Data supplied -
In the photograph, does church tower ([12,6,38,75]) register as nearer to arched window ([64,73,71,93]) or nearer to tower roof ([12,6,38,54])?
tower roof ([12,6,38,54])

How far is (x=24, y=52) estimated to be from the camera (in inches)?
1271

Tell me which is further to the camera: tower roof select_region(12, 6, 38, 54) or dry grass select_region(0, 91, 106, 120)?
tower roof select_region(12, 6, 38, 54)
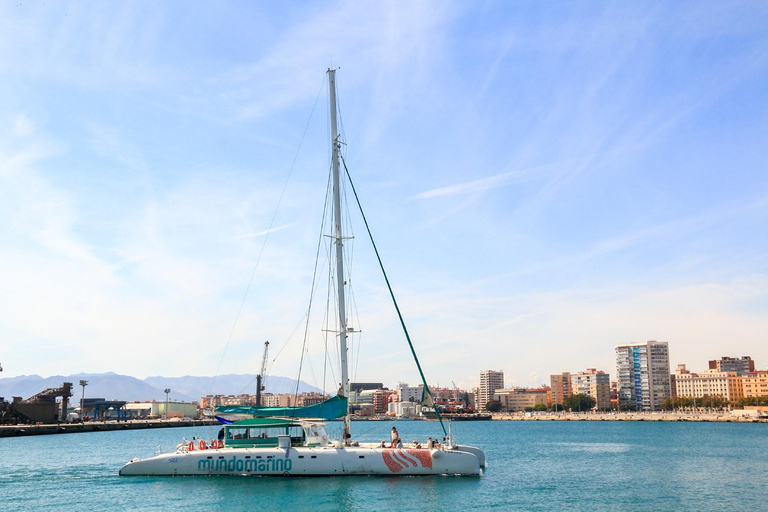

Stated task - Can you rewrite all of the data above as a JSON list of strings, with one string per line, skipping blank lines and leaving the picture out?

Correct output -
[
  "In the photograph, does church tower ([12,6,38,75]) register as nearer to arched window ([64,73,71,93]) or nearer to tower roof ([12,6,38,54])?",
  "tower roof ([12,6,38,54])",
  "How far is (x=24, y=52) estimated to be from the camera (in inches)?",
  "1271",
  "Tell me which is further to the camera: tower roof select_region(12, 6, 38, 54) or dry grass select_region(0, 91, 106, 120)?",
  "tower roof select_region(12, 6, 38, 54)"
]